Alternatively, you can make use of the numerous extensions that are usually available on the software’s community. In the case of Fluentd, you will have access to over 500 plugins that you can use to extend its functionality.
In itself, Fluentd is just a data collector. It acts as the middle man between the log data sources and the log processing tools you decide to add to it. Elasticsearch is a great tool I recommend for searching and analyzing the logged data. And then use Kibana for visualizations. But first, you need to store the logs somewhere. Which is why Fluentd supports integration with various Databases such as MongoDB and MySQL. Before forwarding the data to the databases, FluentD tries to convert it to JSON format which is easier to process than raw data.
Fluentd has a really small footprint which means it does not demand much of your system resources. The setup process is also straightforward and takes about 10 minutes or less. However, this does not factor in the various plugins that you will have to install to make the software a complete log management tool.
As I always say, open software are better left to the seasoned pros. If you are starting out, you are better off with the commercial products that hold your hand through the setup and management process.
LogDNA is yet another excellent alternative to Splunk that offers real-time log management and can log any volume of data from any platform. But what really stands out for me with this tool is its flexibility. It is available for deployment either as a cloud-based software, on-premise, private cloud, or hybrid cloud.
It also uses both agent-based and agentless log collection method where data is sent directly from the applications or from platforms such as AWS, Docker, Kubernetes, and Syslog. The cloud-based solution is the easiest to set up and can be implemented in about two minutes.

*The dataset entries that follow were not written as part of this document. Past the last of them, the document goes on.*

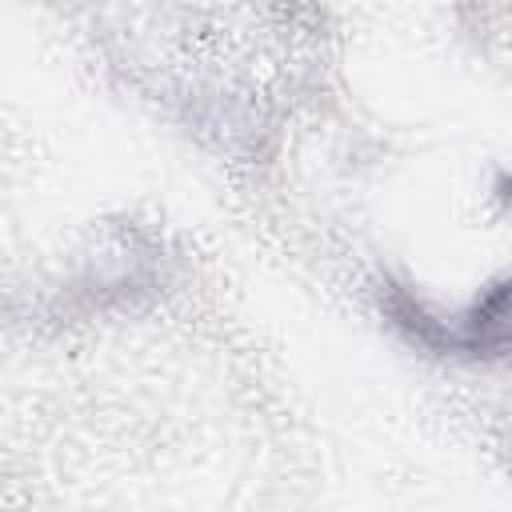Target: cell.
Here are the masks:
<instances>
[{
    "mask_svg": "<svg viewBox=\"0 0 512 512\" xmlns=\"http://www.w3.org/2000/svg\"><path fill=\"white\" fill-rule=\"evenodd\" d=\"M384 312L392 324L428 352H452V356H500L508 344V280L488 284L484 296H476L464 312L440 316L424 300H416L408 288L388 284L384 288Z\"/></svg>",
    "mask_w": 512,
    "mask_h": 512,
    "instance_id": "6da1fadb",
    "label": "cell"
}]
</instances>
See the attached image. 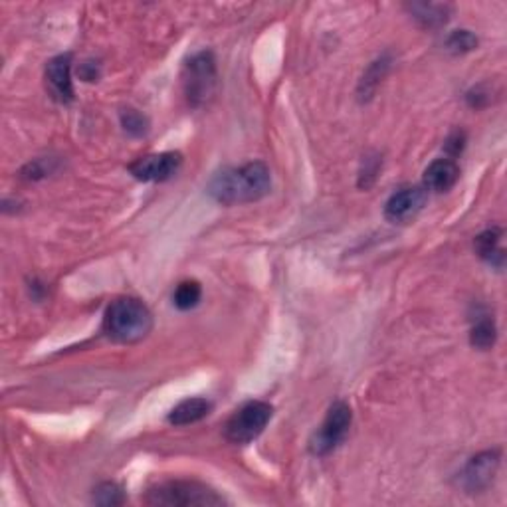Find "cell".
I'll return each mask as SVG.
<instances>
[{"instance_id":"cell-12","label":"cell","mask_w":507,"mask_h":507,"mask_svg":"<svg viewBox=\"0 0 507 507\" xmlns=\"http://www.w3.org/2000/svg\"><path fill=\"white\" fill-rule=\"evenodd\" d=\"M210 410H213V402L207 399H187L176 404V407L168 412V422L175 426H189L194 422H200L202 418H207Z\"/></svg>"},{"instance_id":"cell-8","label":"cell","mask_w":507,"mask_h":507,"mask_svg":"<svg viewBox=\"0 0 507 507\" xmlns=\"http://www.w3.org/2000/svg\"><path fill=\"white\" fill-rule=\"evenodd\" d=\"M500 460L502 456L497 450H488L474 456L460 474V486L466 489L468 494L484 492L495 478V472L500 468Z\"/></svg>"},{"instance_id":"cell-4","label":"cell","mask_w":507,"mask_h":507,"mask_svg":"<svg viewBox=\"0 0 507 507\" xmlns=\"http://www.w3.org/2000/svg\"><path fill=\"white\" fill-rule=\"evenodd\" d=\"M274 417V407L264 401H250L226 422L224 434L232 444H250L264 433Z\"/></svg>"},{"instance_id":"cell-1","label":"cell","mask_w":507,"mask_h":507,"mask_svg":"<svg viewBox=\"0 0 507 507\" xmlns=\"http://www.w3.org/2000/svg\"><path fill=\"white\" fill-rule=\"evenodd\" d=\"M272 189V175L261 160L218 171L208 183V194L218 205H246L264 199Z\"/></svg>"},{"instance_id":"cell-5","label":"cell","mask_w":507,"mask_h":507,"mask_svg":"<svg viewBox=\"0 0 507 507\" xmlns=\"http://www.w3.org/2000/svg\"><path fill=\"white\" fill-rule=\"evenodd\" d=\"M216 78V60L210 52H200L192 56L191 60L184 64L183 88L184 96H187L192 107H200L207 104L208 98L214 94Z\"/></svg>"},{"instance_id":"cell-15","label":"cell","mask_w":507,"mask_h":507,"mask_svg":"<svg viewBox=\"0 0 507 507\" xmlns=\"http://www.w3.org/2000/svg\"><path fill=\"white\" fill-rule=\"evenodd\" d=\"M495 341H497L495 321L489 316L480 317L474 324V327H472V333H470L472 347H476L480 351H488L494 347Z\"/></svg>"},{"instance_id":"cell-18","label":"cell","mask_w":507,"mask_h":507,"mask_svg":"<svg viewBox=\"0 0 507 507\" xmlns=\"http://www.w3.org/2000/svg\"><path fill=\"white\" fill-rule=\"evenodd\" d=\"M446 48L454 54H466L478 48V38L470 30H456L448 36Z\"/></svg>"},{"instance_id":"cell-10","label":"cell","mask_w":507,"mask_h":507,"mask_svg":"<svg viewBox=\"0 0 507 507\" xmlns=\"http://www.w3.org/2000/svg\"><path fill=\"white\" fill-rule=\"evenodd\" d=\"M46 88L58 104H72L74 82H72V54L56 56L46 66Z\"/></svg>"},{"instance_id":"cell-2","label":"cell","mask_w":507,"mask_h":507,"mask_svg":"<svg viewBox=\"0 0 507 507\" xmlns=\"http://www.w3.org/2000/svg\"><path fill=\"white\" fill-rule=\"evenodd\" d=\"M151 329L153 314L137 298H117L105 311L104 332L115 343H139L151 333Z\"/></svg>"},{"instance_id":"cell-17","label":"cell","mask_w":507,"mask_h":507,"mask_svg":"<svg viewBox=\"0 0 507 507\" xmlns=\"http://www.w3.org/2000/svg\"><path fill=\"white\" fill-rule=\"evenodd\" d=\"M125 502L123 488L115 481H104L94 489V503L104 505V507H115L121 505Z\"/></svg>"},{"instance_id":"cell-14","label":"cell","mask_w":507,"mask_h":507,"mask_svg":"<svg viewBox=\"0 0 507 507\" xmlns=\"http://www.w3.org/2000/svg\"><path fill=\"white\" fill-rule=\"evenodd\" d=\"M412 19L425 28H438L448 22L450 6L448 4H434V3H412L409 4Z\"/></svg>"},{"instance_id":"cell-21","label":"cell","mask_w":507,"mask_h":507,"mask_svg":"<svg viewBox=\"0 0 507 507\" xmlns=\"http://www.w3.org/2000/svg\"><path fill=\"white\" fill-rule=\"evenodd\" d=\"M464 149V133H454L446 143V151H450L452 155H460Z\"/></svg>"},{"instance_id":"cell-19","label":"cell","mask_w":507,"mask_h":507,"mask_svg":"<svg viewBox=\"0 0 507 507\" xmlns=\"http://www.w3.org/2000/svg\"><path fill=\"white\" fill-rule=\"evenodd\" d=\"M386 62L385 60H378V62H375L373 66H370V70H369V74L365 75V78H363V83H361V98H370V94H373L375 91V88H377V83H378V80L383 78L385 75V70H386Z\"/></svg>"},{"instance_id":"cell-20","label":"cell","mask_w":507,"mask_h":507,"mask_svg":"<svg viewBox=\"0 0 507 507\" xmlns=\"http://www.w3.org/2000/svg\"><path fill=\"white\" fill-rule=\"evenodd\" d=\"M121 125L127 133L131 135H145L147 133V120L145 115H141L135 109H125L121 113Z\"/></svg>"},{"instance_id":"cell-7","label":"cell","mask_w":507,"mask_h":507,"mask_svg":"<svg viewBox=\"0 0 507 507\" xmlns=\"http://www.w3.org/2000/svg\"><path fill=\"white\" fill-rule=\"evenodd\" d=\"M181 165H183L181 153L167 151V153H155L137 159L129 167V171L135 179L143 183H165L179 173Z\"/></svg>"},{"instance_id":"cell-9","label":"cell","mask_w":507,"mask_h":507,"mask_svg":"<svg viewBox=\"0 0 507 507\" xmlns=\"http://www.w3.org/2000/svg\"><path fill=\"white\" fill-rule=\"evenodd\" d=\"M426 189L425 187H407L394 192L385 205V216L393 224H407L418 216V213L426 205Z\"/></svg>"},{"instance_id":"cell-13","label":"cell","mask_w":507,"mask_h":507,"mask_svg":"<svg viewBox=\"0 0 507 507\" xmlns=\"http://www.w3.org/2000/svg\"><path fill=\"white\" fill-rule=\"evenodd\" d=\"M502 236H503V230L502 228H488V230L481 232L476 242H474V248L478 252V256L481 260H486L488 264H492L495 268H502L503 266V250L500 246V242H502Z\"/></svg>"},{"instance_id":"cell-6","label":"cell","mask_w":507,"mask_h":507,"mask_svg":"<svg viewBox=\"0 0 507 507\" xmlns=\"http://www.w3.org/2000/svg\"><path fill=\"white\" fill-rule=\"evenodd\" d=\"M353 422V412L347 402L337 401L332 404V409L327 410V417L324 425L317 433L311 436L309 441V452L314 456H327L332 454L337 446L345 442V438L349 434Z\"/></svg>"},{"instance_id":"cell-16","label":"cell","mask_w":507,"mask_h":507,"mask_svg":"<svg viewBox=\"0 0 507 507\" xmlns=\"http://www.w3.org/2000/svg\"><path fill=\"white\" fill-rule=\"evenodd\" d=\"M202 298V287L199 282L194 280H187V282H181L176 285V290L173 293V303L176 309L181 311H189L194 309L200 303Z\"/></svg>"},{"instance_id":"cell-3","label":"cell","mask_w":507,"mask_h":507,"mask_svg":"<svg viewBox=\"0 0 507 507\" xmlns=\"http://www.w3.org/2000/svg\"><path fill=\"white\" fill-rule=\"evenodd\" d=\"M145 503L149 505H167V507H191V505H222L224 497L218 495L199 481H165L151 488L145 495Z\"/></svg>"},{"instance_id":"cell-11","label":"cell","mask_w":507,"mask_h":507,"mask_svg":"<svg viewBox=\"0 0 507 507\" xmlns=\"http://www.w3.org/2000/svg\"><path fill=\"white\" fill-rule=\"evenodd\" d=\"M460 179V167L454 159H436L425 171V189L434 192L450 191Z\"/></svg>"}]
</instances>
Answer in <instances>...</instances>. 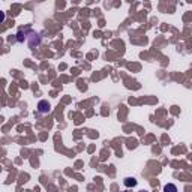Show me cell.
Returning <instances> with one entry per match:
<instances>
[{"label":"cell","instance_id":"obj_1","mask_svg":"<svg viewBox=\"0 0 192 192\" xmlns=\"http://www.w3.org/2000/svg\"><path fill=\"white\" fill-rule=\"evenodd\" d=\"M38 111L42 114L48 113V111H50V104H48L47 101H41V102L38 104Z\"/></svg>","mask_w":192,"mask_h":192},{"label":"cell","instance_id":"obj_2","mask_svg":"<svg viewBox=\"0 0 192 192\" xmlns=\"http://www.w3.org/2000/svg\"><path fill=\"white\" fill-rule=\"evenodd\" d=\"M123 183L126 188H134V186H137V180L134 179V177H126L125 180H123Z\"/></svg>","mask_w":192,"mask_h":192},{"label":"cell","instance_id":"obj_3","mask_svg":"<svg viewBox=\"0 0 192 192\" xmlns=\"http://www.w3.org/2000/svg\"><path fill=\"white\" fill-rule=\"evenodd\" d=\"M164 192H177V188H176V185L168 183L164 186Z\"/></svg>","mask_w":192,"mask_h":192},{"label":"cell","instance_id":"obj_4","mask_svg":"<svg viewBox=\"0 0 192 192\" xmlns=\"http://www.w3.org/2000/svg\"><path fill=\"white\" fill-rule=\"evenodd\" d=\"M140 192H147V191H140Z\"/></svg>","mask_w":192,"mask_h":192},{"label":"cell","instance_id":"obj_5","mask_svg":"<svg viewBox=\"0 0 192 192\" xmlns=\"http://www.w3.org/2000/svg\"><path fill=\"white\" fill-rule=\"evenodd\" d=\"M125 192H126V191H125Z\"/></svg>","mask_w":192,"mask_h":192}]
</instances>
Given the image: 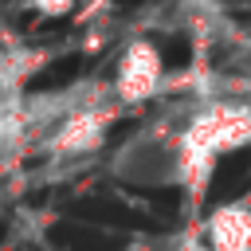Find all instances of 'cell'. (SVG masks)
I'll use <instances>...</instances> for the list:
<instances>
[{
    "label": "cell",
    "mask_w": 251,
    "mask_h": 251,
    "mask_svg": "<svg viewBox=\"0 0 251 251\" xmlns=\"http://www.w3.org/2000/svg\"><path fill=\"white\" fill-rule=\"evenodd\" d=\"M157 82H161V51L149 39H133L118 63V98L141 102L157 90Z\"/></svg>",
    "instance_id": "obj_1"
},
{
    "label": "cell",
    "mask_w": 251,
    "mask_h": 251,
    "mask_svg": "<svg viewBox=\"0 0 251 251\" xmlns=\"http://www.w3.org/2000/svg\"><path fill=\"white\" fill-rule=\"evenodd\" d=\"M208 251H251V208L224 204L208 220Z\"/></svg>",
    "instance_id": "obj_2"
},
{
    "label": "cell",
    "mask_w": 251,
    "mask_h": 251,
    "mask_svg": "<svg viewBox=\"0 0 251 251\" xmlns=\"http://www.w3.org/2000/svg\"><path fill=\"white\" fill-rule=\"evenodd\" d=\"M106 114L98 110H82V114H75V118H67L63 122V129L55 133V149L59 153H90L98 141H102V133H106Z\"/></svg>",
    "instance_id": "obj_3"
},
{
    "label": "cell",
    "mask_w": 251,
    "mask_h": 251,
    "mask_svg": "<svg viewBox=\"0 0 251 251\" xmlns=\"http://www.w3.org/2000/svg\"><path fill=\"white\" fill-rule=\"evenodd\" d=\"M39 16H67L71 8H75V0H27Z\"/></svg>",
    "instance_id": "obj_4"
},
{
    "label": "cell",
    "mask_w": 251,
    "mask_h": 251,
    "mask_svg": "<svg viewBox=\"0 0 251 251\" xmlns=\"http://www.w3.org/2000/svg\"><path fill=\"white\" fill-rule=\"evenodd\" d=\"M0 137H4V118H0Z\"/></svg>",
    "instance_id": "obj_5"
}]
</instances>
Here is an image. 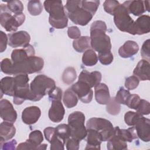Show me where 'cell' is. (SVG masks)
Returning a JSON list of instances; mask_svg holds the SVG:
<instances>
[{
    "label": "cell",
    "instance_id": "1",
    "mask_svg": "<svg viewBox=\"0 0 150 150\" xmlns=\"http://www.w3.org/2000/svg\"><path fill=\"white\" fill-rule=\"evenodd\" d=\"M106 30L107 25L103 21H96L90 26V46L98 53L111 51V40Z\"/></svg>",
    "mask_w": 150,
    "mask_h": 150
},
{
    "label": "cell",
    "instance_id": "2",
    "mask_svg": "<svg viewBox=\"0 0 150 150\" xmlns=\"http://www.w3.org/2000/svg\"><path fill=\"white\" fill-rule=\"evenodd\" d=\"M45 9L49 13V22L56 29H63L67 26L68 18L65 13L62 1H45Z\"/></svg>",
    "mask_w": 150,
    "mask_h": 150
},
{
    "label": "cell",
    "instance_id": "3",
    "mask_svg": "<svg viewBox=\"0 0 150 150\" xmlns=\"http://www.w3.org/2000/svg\"><path fill=\"white\" fill-rule=\"evenodd\" d=\"M56 87L53 79L45 74H39L35 77L30 84L29 100L38 101Z\"/></svg>",
    "mask_w": 150,
    "mask_h": 150
},
{
    "label": "cell",
    "instance_id": "4",
    "mask_svg": "<svg viewBox=\"0 0 150 150\" xmlns=\"http://www.w3.org/2000/svg\"><path fill=\"white\" fill-rule=\"evenodd\" d=\"M81 1H67L64 6L65 13L76 25L85 26L92 19L93 15L81 8Z\"/></svg>",
    "mask_w": 150,
    "mask_h": 150
},
{
    "label": "cell",
    "instance_id": "5",
    "mask_svg": "<svg viewBox=\"0 0 150 150\" xmlns=\"http://www.w3.org/2000/svg\"><path fill=\"white\" fill-rule=\"evenodd\" d=\"M43 66L44 61L42 58L35 56H31L22 62L15 64L12 63L9 74H28L39 72Z\"/></svg>",
    "mask_w": 150,
    "mask_h": 150
},
{
    "label": "cell",
    "instance_id": "6",
    "mask_svg": "<svg viewBox=\"0 0 150 150\" xmlns=\"http://www.w3.org/2000/svg\"><path fill=\"white\" fill-rule=\"evenodd\" d=\"M0 12L1 25L7 32H15L25 20V16L23 13L12 15L11 12L5 4H1Z\"/></svg>",
    "mask_w": 150,
    "mask_h": 150
},
{
    "label": "cell",
    "instance_id": "7",
    "mask_svg": "<svg viewBox=\"0 0 150 150\" xmlns=\"http://www.w3.org/2000/svg\"><path fill=\"white\" fill-rule=\"evenodd\" d=\"M85 115L81 111H74L68 117V125L71 130V137L79 141L84 139L87 135V129L84 126Z\"/></svg>",
    "mask_w": 150,
    "mask_h": 150
},
{
    "label": "cell",
    "instance_id": "8",
    "mask_svg": "<svg viewBox=\"0 0 150 150\" xmlns=\"http://www.w3.org/2000/svg\"><path fill=\"white\" fill-rule=\"evenodd\" d=\"M113 15L115 25L120 30L134 35V21L122 4H120L117 7Z\"/></svg>",
    "mask_w": 150,
    "mask_h": 150
},
{
    "label": "cell",
    "instance_id": "9",
    "mask_svg": "<svg viewBox=\"0 0 150 150\" xmlns=\"http://www.w3.org/2000/svg\"><path fill=\"white\" fill-rule=\"evenodd\" d=\"M87 129H93L99 132L102 137L103 141H108L114 133V128L111 122L102 118H91L86 123Z\"/></svg>",
    "mask_w": 150,
    "mask_h": 150
},
{
    "label": "cell",
    "instance_id": "10",
    "mask_svg": "<svg viewBox=\"0 0 150 150\" xmlns=\"http://www.w3.org/2000/svg\"><path fill=\"white\" fill-rule=\"evenodd\" d=\"M70 88L83 103H89L92 100L93 91L91 88L86 83L78 80Z\"/></svg>",
    "mask_w": 150,
    "mask_h": 150
},
{
    "label": "cell",
    "instance_id": "11",
    "mask_svg": "<svg viewBox=\"0 0 150 150\" xmlns=\"http://www.w3.org/2000/svg\"><path fill=\"white\" fill-rule=\"evenodd\" d=\"M137 137L144 142L150 141V120L142 115L138 118L134 125Z\"/></svg>",
    "mask_w": 150,
    "mask_h": 150
},
{
    "label": "cell",
    "instance_id": "12",
    "mask_svg": "<svg viewBox=\"0 0 150 150\" xmlns=\"http://www.w3.org/2000/svg\"><path fill=\"white\" fill-rule=\"evenodd\" d=\"M149 1H127L122 5L126 8L129 13L134 16H140L145 11H149Z\"/></svg>",
    "mask_w": 150,
    "mask_h": 150
},
{
    "label": "cell",
    "instance_id": "13",
    "mask_svg": "<svg viewBox=\"0 0 150 150\" xmlns=\"http://www.w3.org/2000/svg\"><path fill=\"white\" fill-rule=\"evenodd\" d=\"M8 45L12 47H24L29 44L30 36L29 34L24 30L8 34Z\"/></svg>",
    "mask_w": 150,
    "mask_h": 150
},
{
    "label": "cell",
    "instance_id": "14",
    "mask_svg": "<svg viewBox=\"0 0 150 150\" xmlns=\"http://www.w3.org/2000/svg\"><path fill=\"white\" fill-rule=\"evenodd\" d=\"M0 114L4 121L13 123L17 118V113L12 104L5 99L1 100L0 101Z\"/></svg>",
    "mask_w": 150,
    "mask_h": 150
},
{
    "label": "cell",
    "instance_id": "15",
    "mask_svg": "<svg viewBox=\"0 0 150 150\" xmlns=\"http://www.w3.org/2000/svg\"><path fill=\"white\" fill-rule=\"evenodd\" d=\"M35 54L34 47L31 45L28 44L22 49L13 50L11 53V60L13 63H18L35 56Z\"/></svg>",
    "mask_w": 150,
    "mask_h": 150
},
{
    "label": "cell",
    "instance_id": "16",
    "mask_svg": "<svg viewBox=\"0 0 150 150\" xmlns=\"http://www.w3.org/2000/svg\"><path fill=\"white\" fill-rule=\"evenodd\" d=\"M120 128L118 127L114 128L112 137L108 140L107 148L108 150H121L127 149V144L123 139L120 133Z\"/></svg>",
    "mask_w": 150,
    "mask_h": 150
},
{
    "label": "cell",
    "instance_id": "17",
    "mask_svg": "<svg viewBox=\"0 0 150 150\" xmlns=\"http://www.w3.org/2000/svg\"><path fill=\"white\" fill-rule=\"evenodd\" d=\"M64 108L60 100L52 101L51 107L49 110V118L53 122H60L64 117Z\"/></svg>",
    "mask_w": 150,
    "mask_h": 150
},
{
    "label": "cell",
    "instance_id": "18",
    "mask_svg": "<svg viewBox=\"0 0 150 150\" xmlns=\"http://www.w3.org/2000/svg\"><path fill=\"white\" fill-rule=\"evenodd\" d=\"M41 115V111L37 106H30L25 108L22 113V121L28 125L36 123Z\"/></svg>",
    "mask_w": 150,
    "mask_h": 150
},
{
    "label": "cell",
    "instance_id": "19",
    "mask_svg": "<svg viewBox=\"0 0 150 150\" xmlns=\"http://www.w3.org/2000/svg\"><path fill=\"white\" fill-rule=\"evenodd\" d=\"M79 80L86 83L92 88L100 83L101 74L98 71L88 72L86 70H83L79 76Z\"/></svg>",
    "mask_w": 150,
    "mask_h": 150
},
{
    "label": "cell",
    "instance_id": "20",
    "mask_svg": "<svg viewBox=\"0 0 150 150\" xmlns=\"http://www.w3.org/2000/svg\"><path fill=\"white\" fill-rule=\"evenodd\" d=\"M150 31V17L149 15H143L140 16L134 25V35H143Z\"/></svg>",
    "mask_w": 150,
    "mask_h": 150
},
{
    "label": "cell",
    "instance_id": "21",
    "mask_svg": "<svg viewBox=\"0 0 150 150\" xmlns=\"http://www.w3.org/2000/svg\"><path fill=\"white\" fill-rule=\"evenodd\" d=\"M87 145L85 149H100V145L103 141L101 134L93 129H87Z\"/></svg>",
    "mask_w": 150,
    "mask_h": 150
},
{
    "label": "cell",
    "instance_id": "22",
    "mask_svg": "<svg viewBox=\"0 0 150 150\" xmlns=\"http://www.w3.org/2000/svg\"><path fill=\"white\" fill-rule=\"evenodd\" d=\"M94 93L95 99L100 104H107L110 99L108 87L104 83H100L95 86Z\"/></svg>",
    "mask_w": 150,
    "mask_h": 150
},
{
    "label": "cell",
    "instance_id": "23",
    "mask_svg": "<svg viewBox=\"0 0 150 150\" xmlns=\"http://www.w3.org/2000/svg\"><path fill=\"white\" fill-rule=\"evenodd\" d=\"M149 63L146 60H141L133 71L134 76L139 80L145 81L149 80Z\"/></svg>",
    "mask_w": 150,
    "mask_h": 150
},
{
    "label": "cell",
    "instance_id": "24",
    "mask_svg": "<svg viewBox=\"0 0 150 150\" xmlns=\"http://www.w3.org/2000/svg\"><path fill=\"white\" fill-rule=\"evenodd\" d=\"M16 133V128L13 123L4 121L0 125V144L1 146L5 141L12 139Z\"/></svg>",
    "mask_w": 150,
    "mask_h": 150
},
{
    "label": "cell",
    "instance_id": "25",
    "mask_svg": "<svg viewBox=\"0 0 150 150\" xmlns=\"http://www.w3.org/2000/svg\"><path fill=\"white\" fill-rule=\"evenodd\" d=\"M139 50L138 45L133 40H128L118 49V54L122 58H129L137 53Z\"/></svg>",
    "mask_w": 150,
    "mask_h": 150
},
{
    "label": "cell",
    "instance_id": "26",
    "mask_svg": "<svg viewBox=\"0 0 150 150\" xmlns=\"http://www.w3.org/2000/svg\"><path fill=\"white\" fill-rule=\"evenodd\" d=\"M15 82L14 77L6 76L1 80V97L4 94L9 96H13L15 91Z\"/></svg>",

The other impressive feature about LogDNA is the advanced search functionality. It indexes the logs immediately allowing you to find them easily by filtering or searching them using specific keywords. This will be critical in quickly identifying problems before they can become issues to the customer.
The other features worth mentioning include custom parsing, smart alerting, and role-based access controls. All the logs file are encrypted during transfer and LogDNA also implements other security policies so that they are in compliant with the various IT standards.
All the data is viewed from their web-based interface which also lets you sort the log files based on their sources. The tool also lets you create custom charts and graphical visualization of the log data for a better understanding.
In terms of pricing, LogDNA deviates from most of the other tools by allowing you to pay only for what you use. So if you log only 5GB of data on a given month then that is all you pay for. Most of the other tools give you a data cap to use for a given period of time.
GrayLog is also an Open source log analysis software and is therefore completely free for the user. That is unless you prefer their Enterprise version which comes at a cost. GrayLog features a very user-friendly interface and has impressive processing powers. It can handle data amounting to terabytes and offers the option to scale further via your data center, cloud or both.
GrayLog can also handle logs from any source regardless of their format. On top of collecting the log messages from the various sources this software allows you to add the log data yourself by channeling system reports into a file. The stored logs are presented on the software’s dashboard in the form of pie charts, histograms and other visualizations that enhance better analysis.
GrayLog allows you to make custom alert conditions and create scripts on how to respond to the alert conditions. For instance, you could set it to notify the responsible engineer so that they can act accordingly. But like I said with any open source software always be ready to do some configuration work.